What do you have in your pockets?
I got a stack of banknotes in my pockets. You may look at them in awe, you can ever caress them, but they are mine, all mine. My preciouss roll of notes...
Do you do your own shopping?
I would love to, but I'm so hard at work performing important things for the humankind to waste time on such trifles. Usually, I retain a gang of NASA dropouts to compile my grocery list and texting it to a team of pro buyers around the globe. For the garnments, which are always critical, I ever employ a bunch of surrogates, each sharing with me the measure of one body part.
Our society seems prone to a wave of relentless criminality and ferocity. What would Alexander Skarsgård do?
In my opinion, appointing a security guard to every citizen would solve many issues, but most lawmakers are selfish lads scarcely receptive of my brilliant suggestions.
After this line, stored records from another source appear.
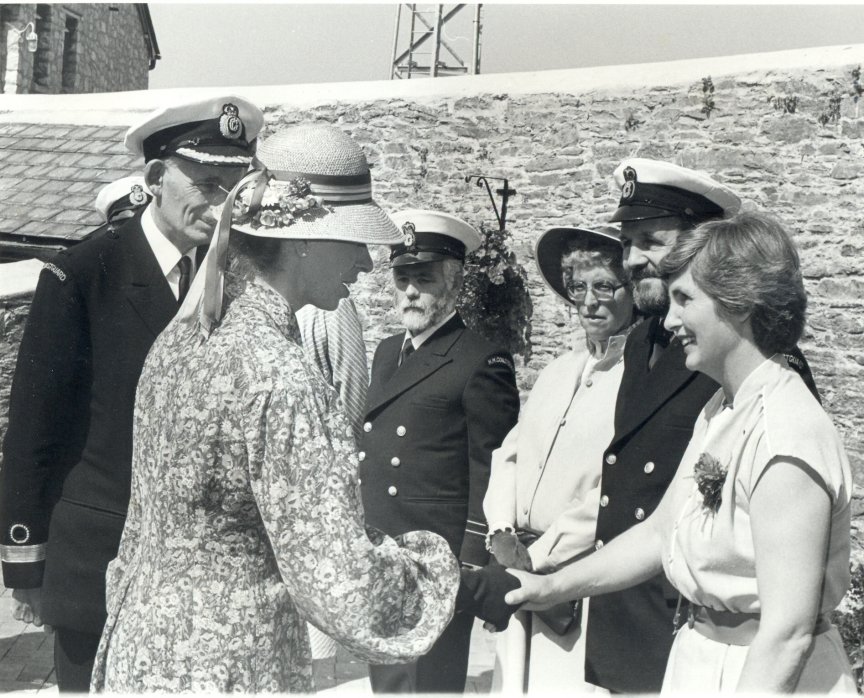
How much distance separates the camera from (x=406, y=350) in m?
4.14

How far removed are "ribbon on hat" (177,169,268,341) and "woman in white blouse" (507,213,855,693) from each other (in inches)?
37.3

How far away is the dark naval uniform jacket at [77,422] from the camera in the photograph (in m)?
2.97

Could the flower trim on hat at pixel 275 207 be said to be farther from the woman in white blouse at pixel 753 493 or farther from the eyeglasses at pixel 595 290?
the eyeglasses at pixel 595 290


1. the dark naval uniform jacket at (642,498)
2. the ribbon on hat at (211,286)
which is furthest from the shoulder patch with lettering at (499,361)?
the ribbon on hat at (211,286)

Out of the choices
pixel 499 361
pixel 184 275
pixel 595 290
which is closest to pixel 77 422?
pixel 184 275

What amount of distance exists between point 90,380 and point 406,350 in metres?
1.45

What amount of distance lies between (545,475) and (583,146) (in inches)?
238

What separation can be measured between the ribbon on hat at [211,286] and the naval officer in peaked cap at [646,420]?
1.26 meters

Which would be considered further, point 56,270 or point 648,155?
point 648,155

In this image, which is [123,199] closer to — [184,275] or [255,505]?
[184,275]

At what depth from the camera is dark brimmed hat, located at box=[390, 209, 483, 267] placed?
4086 mm

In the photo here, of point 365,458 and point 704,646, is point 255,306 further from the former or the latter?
point 365,458

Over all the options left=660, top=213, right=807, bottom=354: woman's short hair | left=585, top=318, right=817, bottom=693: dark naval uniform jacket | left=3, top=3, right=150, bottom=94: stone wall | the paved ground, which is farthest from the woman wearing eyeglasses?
left=3, top=3, right=150, bottom=94: stone wall

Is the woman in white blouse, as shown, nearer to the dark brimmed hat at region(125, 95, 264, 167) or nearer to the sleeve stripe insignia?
the dark brimmed hat at region(125, 95, 264, 167)
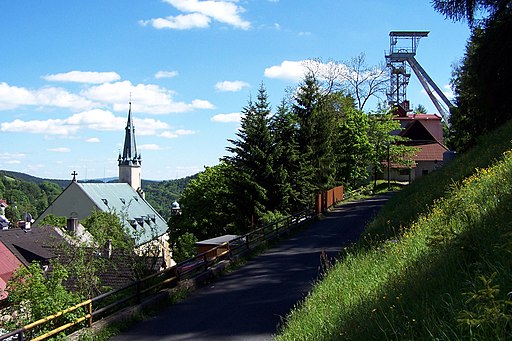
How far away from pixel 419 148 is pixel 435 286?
57.9m

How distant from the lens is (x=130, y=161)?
405ft

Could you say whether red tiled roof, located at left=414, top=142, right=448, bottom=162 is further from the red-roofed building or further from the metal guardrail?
the metal guardrail

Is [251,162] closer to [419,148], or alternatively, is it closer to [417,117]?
[419,148]

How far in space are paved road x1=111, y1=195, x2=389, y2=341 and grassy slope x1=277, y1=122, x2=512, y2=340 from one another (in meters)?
1.62

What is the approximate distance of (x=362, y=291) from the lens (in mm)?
7039

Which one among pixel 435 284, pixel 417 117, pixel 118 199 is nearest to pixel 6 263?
pixel 435 284

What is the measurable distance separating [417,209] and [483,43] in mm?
11311

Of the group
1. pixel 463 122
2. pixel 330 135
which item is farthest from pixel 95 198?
pixel 463 122

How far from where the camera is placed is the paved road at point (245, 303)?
9258 millimetres

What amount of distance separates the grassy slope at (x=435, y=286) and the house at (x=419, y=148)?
49.9 metres

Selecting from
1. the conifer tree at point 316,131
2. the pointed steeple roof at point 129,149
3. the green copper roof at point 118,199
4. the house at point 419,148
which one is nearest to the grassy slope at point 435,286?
the conifer tree at point 316,131

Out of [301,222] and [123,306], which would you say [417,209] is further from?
[301,222]

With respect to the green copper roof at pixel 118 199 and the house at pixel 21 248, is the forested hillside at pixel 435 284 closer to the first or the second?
the house at pixel 21 248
As everybody knows, the problem of albinism in cows is attaining gigantic proportions. Is Alexander Skarsgård doing anything in this respect?
Yep! I will platonically sleep in a bunk bed with a supporter one night a week. The proceeds ($900/night) will be donated to a charity for the cure of albinism in cows.
Indiana Jones, Lara Croft or Professor Layton?
Are you seriously asking me to decide?
You have been the recipient of many awards. Can you tell us what is the first prize you ever won?
I won the "Chocolate Sheep Trophy" assigned by the Mayor of Los Angeles for "noteworthy but unrequested acting performance" at the early age of 7.
Which is the worst DVD (or blu-ray) you personally bought?
Balderdash! Apart from "From Justin to Kelly", which was a gift, probabably it is "Freddy Got Fingered" or "Heart Condition".
Can you corroborate the hearsay about the purloined Yeti photos?
Thou, beslubbering hedge-born giglet! How do you dare?